ZU BEARBEITENDE AUFGABEN
• A. Zähle alle Schriftsteller auf, die der Text über Bodo Kirchhoff als seine steten Begleiter in den Internatsjahren nennt.
• B. Schreibe den Text über Bodo Kirchhoff im Anschluss an seinen letzten Satz weiter.

TEXTAUSZUG
■ ■ ■

Über sich selbst schreibt Bodo Kirchhoff darin, er wäre „von der Außenwelt vollkommen unbemerkt, […] mit viereinhalb größenwahnsinnig“ geworden. Den Umzug nach Kirchzarten im Schwarzwald, von dem sich der Vater „günstigere Bedingungen für seine inzwischen aus dem Boden gestampfte Fabrikation medizinischer Geräte“ erhoffte, quittiert Kirchhoff mit den Worten, er habe von dem katholischen Flecken Kirchzarten damals in seinem Größenwahn geglaubt, „er stelle mit diesem Namen ein natürliches Entgegenkommen an den eigenen Namen dar." Nach der Scheidung der Eltern kam Bodo Kirchhoff Ende der 1950er Jahre ins Internat in Gaienhofen am Bodensee. „Von einem Tag zum anderen, ja fast von einem Augenblick zum nächsten, fand sich das Kind in einer Umgebung wieder, die eine geheime Fortsetzung des Dritten Reiches genannt werden darf, unter protestantischen Vorzeichen“, heißt es über diesen Umzug in „Legenden um den eigenen Körper“.
Dort wurde Bodo Kirchhoff zum selbsternannten „Herausgeber“ der Schülerzeitung, träumte davon, später beim SPIEGEL zu arbeiten. Kafka, Camus, Moravia, Frisch, Brecht und Johnson waren seine steten Begleiter in diesen Jahren und die Begegnung mit Martin Walser besiegelte den Beschluss – oder wie Kirchhoff es selbst nennt „die Selbstvorhersage“ – Schriftsteller werden zu wollen. Seine Zeit bei der Luftwaffe in Mengen hakte Bodo Kirchhoff als eine jener Prüfungen im Leben ab, durch die man besser durchfällt. 1971 war er 21 Jahre alt und fühlte sich schon am Ende; „und so tat ich, was viele schon getan haben, wenn ihnen hier alles aussichtslos erschien: ich ging nach Amerika.“ Schon ein Jahr später kehrte er zurück, um endlich in sein persönliches Mekka, nach Frankfurt, zu gehen.

■ ■ ■

VORGEGEBENE ZEILEN
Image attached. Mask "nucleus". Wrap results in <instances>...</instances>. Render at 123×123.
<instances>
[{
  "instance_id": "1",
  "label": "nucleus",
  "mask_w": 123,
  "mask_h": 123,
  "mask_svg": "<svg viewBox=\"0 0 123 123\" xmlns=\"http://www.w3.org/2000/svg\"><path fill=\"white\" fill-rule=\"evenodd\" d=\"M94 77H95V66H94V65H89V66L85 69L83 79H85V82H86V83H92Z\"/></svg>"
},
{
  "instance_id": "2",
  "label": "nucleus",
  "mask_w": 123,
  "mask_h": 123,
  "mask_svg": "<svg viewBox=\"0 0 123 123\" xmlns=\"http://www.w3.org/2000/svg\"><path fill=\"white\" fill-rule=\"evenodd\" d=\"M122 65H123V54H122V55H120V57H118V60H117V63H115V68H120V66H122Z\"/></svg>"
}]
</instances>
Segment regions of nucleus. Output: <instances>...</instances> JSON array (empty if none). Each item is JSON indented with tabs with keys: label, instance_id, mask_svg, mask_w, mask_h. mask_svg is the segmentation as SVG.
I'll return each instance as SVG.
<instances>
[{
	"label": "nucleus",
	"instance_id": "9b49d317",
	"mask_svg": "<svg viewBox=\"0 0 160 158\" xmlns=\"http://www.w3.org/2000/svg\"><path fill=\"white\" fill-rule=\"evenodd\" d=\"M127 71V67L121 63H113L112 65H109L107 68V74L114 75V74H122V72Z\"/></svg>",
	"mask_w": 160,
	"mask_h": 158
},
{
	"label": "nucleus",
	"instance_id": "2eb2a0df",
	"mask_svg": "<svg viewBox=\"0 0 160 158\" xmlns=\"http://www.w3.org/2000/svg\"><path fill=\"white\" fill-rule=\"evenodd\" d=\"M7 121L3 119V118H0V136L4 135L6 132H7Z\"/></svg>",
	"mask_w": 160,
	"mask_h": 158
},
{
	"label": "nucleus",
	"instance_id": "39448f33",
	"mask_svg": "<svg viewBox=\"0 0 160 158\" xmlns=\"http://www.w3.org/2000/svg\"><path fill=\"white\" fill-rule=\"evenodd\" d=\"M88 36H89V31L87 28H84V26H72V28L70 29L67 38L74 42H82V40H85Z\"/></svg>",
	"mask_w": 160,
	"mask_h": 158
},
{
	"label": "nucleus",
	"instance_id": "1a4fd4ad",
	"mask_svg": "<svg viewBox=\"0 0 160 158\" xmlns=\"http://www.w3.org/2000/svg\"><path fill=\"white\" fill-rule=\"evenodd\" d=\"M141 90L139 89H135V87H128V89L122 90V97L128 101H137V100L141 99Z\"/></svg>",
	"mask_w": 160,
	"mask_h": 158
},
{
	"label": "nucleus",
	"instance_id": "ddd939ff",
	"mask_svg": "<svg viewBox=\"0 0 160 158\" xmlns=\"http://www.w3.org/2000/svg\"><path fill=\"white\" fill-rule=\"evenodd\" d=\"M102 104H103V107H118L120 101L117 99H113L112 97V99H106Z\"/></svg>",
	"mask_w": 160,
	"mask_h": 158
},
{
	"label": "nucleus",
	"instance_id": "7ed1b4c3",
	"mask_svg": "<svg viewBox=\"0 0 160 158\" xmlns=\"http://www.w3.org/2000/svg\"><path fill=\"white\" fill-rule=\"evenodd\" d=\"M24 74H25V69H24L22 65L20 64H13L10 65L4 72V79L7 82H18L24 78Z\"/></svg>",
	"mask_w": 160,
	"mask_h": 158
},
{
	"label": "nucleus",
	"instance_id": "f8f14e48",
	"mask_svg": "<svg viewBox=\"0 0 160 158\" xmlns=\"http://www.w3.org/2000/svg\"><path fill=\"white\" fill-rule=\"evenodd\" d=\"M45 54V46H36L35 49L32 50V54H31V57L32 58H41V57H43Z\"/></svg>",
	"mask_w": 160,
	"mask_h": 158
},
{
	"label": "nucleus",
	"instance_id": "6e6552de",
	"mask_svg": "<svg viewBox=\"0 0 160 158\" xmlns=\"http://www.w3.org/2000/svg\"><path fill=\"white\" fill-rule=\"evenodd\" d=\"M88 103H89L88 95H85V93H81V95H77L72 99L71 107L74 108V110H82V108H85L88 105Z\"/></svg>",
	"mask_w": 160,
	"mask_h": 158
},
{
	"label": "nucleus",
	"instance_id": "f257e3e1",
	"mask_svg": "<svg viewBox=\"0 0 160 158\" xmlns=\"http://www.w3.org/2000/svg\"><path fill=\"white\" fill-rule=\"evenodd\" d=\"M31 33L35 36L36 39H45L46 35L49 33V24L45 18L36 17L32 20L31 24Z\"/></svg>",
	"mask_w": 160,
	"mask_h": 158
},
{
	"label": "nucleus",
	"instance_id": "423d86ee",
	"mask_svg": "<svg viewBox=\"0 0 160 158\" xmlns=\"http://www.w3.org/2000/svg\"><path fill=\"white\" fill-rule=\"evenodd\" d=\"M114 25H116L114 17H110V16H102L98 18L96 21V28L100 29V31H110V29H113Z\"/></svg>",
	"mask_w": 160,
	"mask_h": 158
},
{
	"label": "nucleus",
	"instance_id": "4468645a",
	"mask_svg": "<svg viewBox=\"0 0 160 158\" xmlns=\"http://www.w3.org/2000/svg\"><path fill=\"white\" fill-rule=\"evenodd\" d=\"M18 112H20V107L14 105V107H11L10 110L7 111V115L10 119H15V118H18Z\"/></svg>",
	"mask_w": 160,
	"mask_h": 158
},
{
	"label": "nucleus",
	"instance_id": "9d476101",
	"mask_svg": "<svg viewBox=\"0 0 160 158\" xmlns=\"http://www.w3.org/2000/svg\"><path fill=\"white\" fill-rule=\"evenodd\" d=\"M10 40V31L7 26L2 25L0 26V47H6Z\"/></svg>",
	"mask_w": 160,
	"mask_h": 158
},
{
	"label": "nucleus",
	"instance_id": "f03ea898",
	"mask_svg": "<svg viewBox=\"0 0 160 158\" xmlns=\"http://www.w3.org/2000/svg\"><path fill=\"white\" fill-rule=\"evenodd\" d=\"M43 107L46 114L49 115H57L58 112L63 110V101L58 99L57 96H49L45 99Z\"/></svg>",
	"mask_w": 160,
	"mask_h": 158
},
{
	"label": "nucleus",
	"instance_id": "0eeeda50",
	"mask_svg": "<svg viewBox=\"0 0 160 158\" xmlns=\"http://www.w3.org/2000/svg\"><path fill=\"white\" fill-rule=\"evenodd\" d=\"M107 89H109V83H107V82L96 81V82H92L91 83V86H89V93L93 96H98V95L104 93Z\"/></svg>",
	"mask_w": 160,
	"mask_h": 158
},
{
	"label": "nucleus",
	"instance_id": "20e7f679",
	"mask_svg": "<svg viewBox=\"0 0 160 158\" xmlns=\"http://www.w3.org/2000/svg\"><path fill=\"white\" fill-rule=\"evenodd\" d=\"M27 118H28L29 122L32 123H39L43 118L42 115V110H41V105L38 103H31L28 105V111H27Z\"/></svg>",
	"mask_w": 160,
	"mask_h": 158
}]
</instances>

■ ■ ■

ANTWORTEN JE AUFGABE
• A. Kafka, Camus, Moravia, Frisch, Brecht und Johnson

• B.
„Frankfurt, weil dort der Verlag war, aus dem die neue Literatur hervorging: in seiner Nähe zu sein schien mir ein Stachel, der mich wieder zum Schreiben führen könnte; Frankfurt aber auch, um dort Pädagogik zu studieren - ein Fach, in dem man damals machen konnte, was man wollte.“So zum Beispiel auch Schriftsteller werden. 1979 veröffentlichte Bodo Kirchhoff seinen Erstling, das Drama „Das Kind und die Vernichtung von Neuseeland“. Solche seltsamen Titel sollten zu einem der Markenzeichen des Autors werden. Die ZEIT nannte das Werk damals „ein Debüt zum Fürchten“, doch Bodo Kirchhoff ließ sich nicht beirren. Seine darauffolgende Novelle „Die Einsamkeit der Haut“ „war genau die Geschichte, die [er] schreiben konnte und das in überwiegend torsohaften, auf penible Weise unvollständigen Sätzen." Bis heute ist das der typische Kirchhoff-Stil geblieben. Es folgten viele Reisen, mehrere Geschichten, eine Heirat und die Geburt seines Sohnes Claudius. 1990 dann der erste Roman: „Infanta“, dessen Entstehung für Bodo Kirchhoff abenteuerlicher war als sein Inhalt, denn das Handwerkszeug des Romaneschreibens musste sich der Schriftsteller erst noch aneignen.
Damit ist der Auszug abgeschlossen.